Upon safe arrival at its destination, it is then decoded back to its eight-bit form. To accomplish this, the data is encoded in some way, such that eight-bit data is encoded into seven-bit ASCII characters (generally using only alphanumeric and punctuation characters-the ASCII printable characters). It is often desirable, however, to be able to send non-textual data through text-based systems, such as when one might attach an image file to an e-mail message. For example, if the value of the eighth bit is not preserved, the program might interpret a byte value above 127 as a flag telling it to perform some function. Many computer programs came to rely on this distinction between seven-bit text and eight-bit binary data, and would not function properly if non-ASCII characters appeared in data that was expected to include only ASCII text.
Binary to text encoding code#
Files that contain machine-executable code and non-textual data typically contain all 256 possible eight-bit byte values.
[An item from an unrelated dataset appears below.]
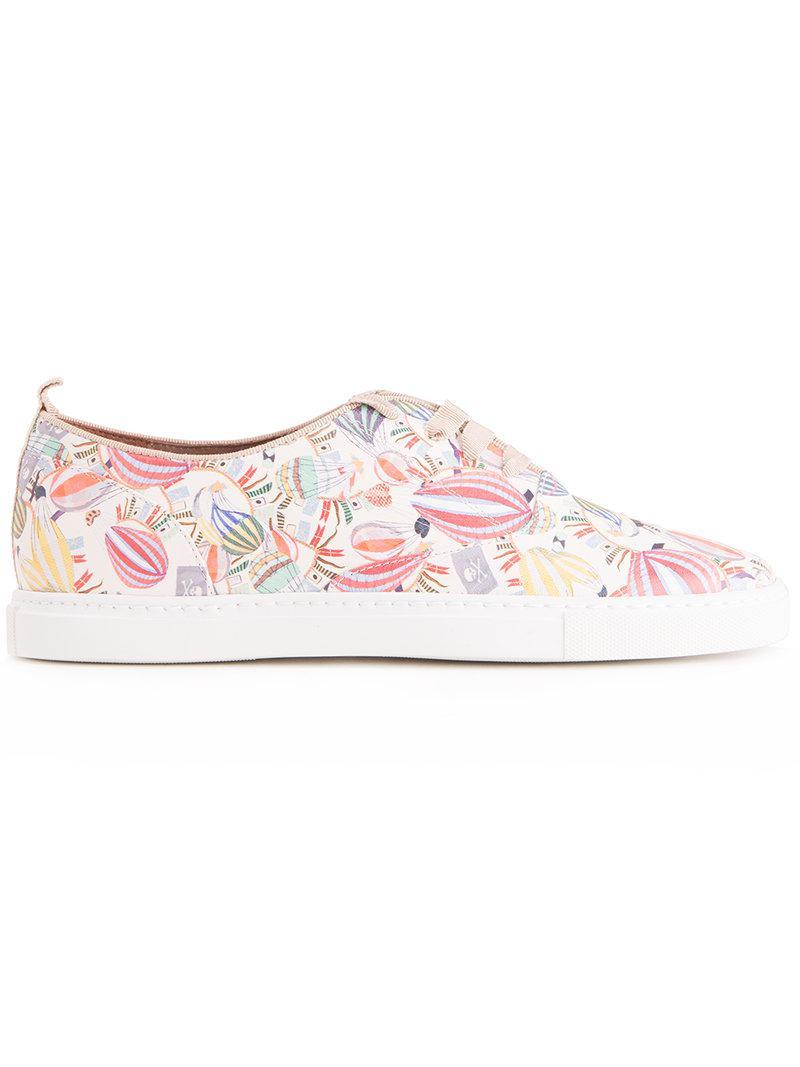 Tabitha Simmons Tate Plain sneakers 9fBN0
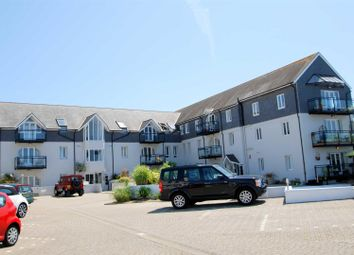Thumbnail 3 bed flat to rent in Strand Street, Stonehouse, Plymouth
In contrast, most computers store data in memory organized in eight-bit bytes. Systems based on ASCII use seven bits to represent these values digitally. For example, the capital letter A is ASCII character 65, the numeral 2 is ASCII 50, the character } is ASCII 125, and the metacharacter carriage return is ASCII 13.

Binary to text encoding plus#
The ASCII text-encoding standard uses 128 unique values (0–127) to represent the alphabetic, numeric, and punctuation characters commonly used in English, plus a selection of control codes which do not represent printable characters.